▶ [Collected material]:
═══

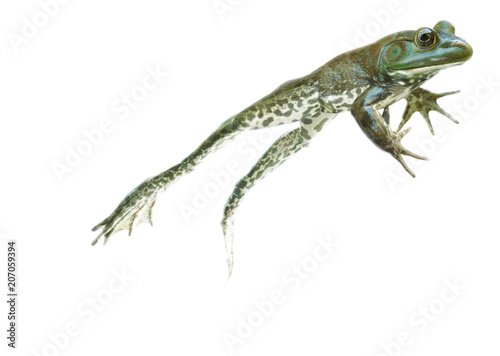 Poster Kikker stop action Leaping and jumping Frog on the go on white background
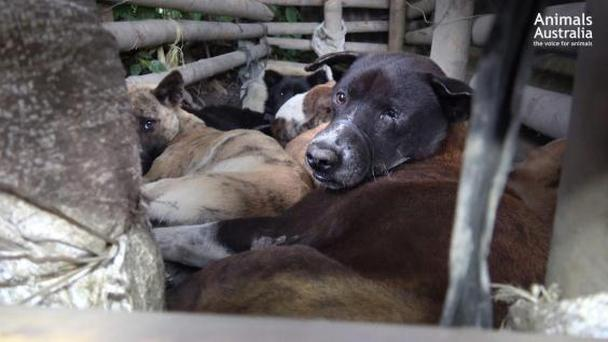Bound dogs await slaughter (Animals Australia)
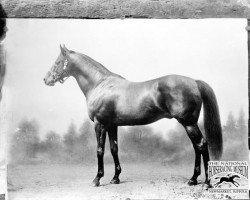 horse Ayrshire xx (Thoroughbred, 1885, from Hampton xx)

═══

▶ [Your objective]: Give back the listing unchanged. Strip out the pictures.

▶ [Problem solution]:
 Poster Kikker stop action Leaping and jumping Frog on the go on white background
Bound dogs await slaughter (Animals Australia)
 horse Ayrshire xx (Thoroughbred, 1885, from Hampton xx)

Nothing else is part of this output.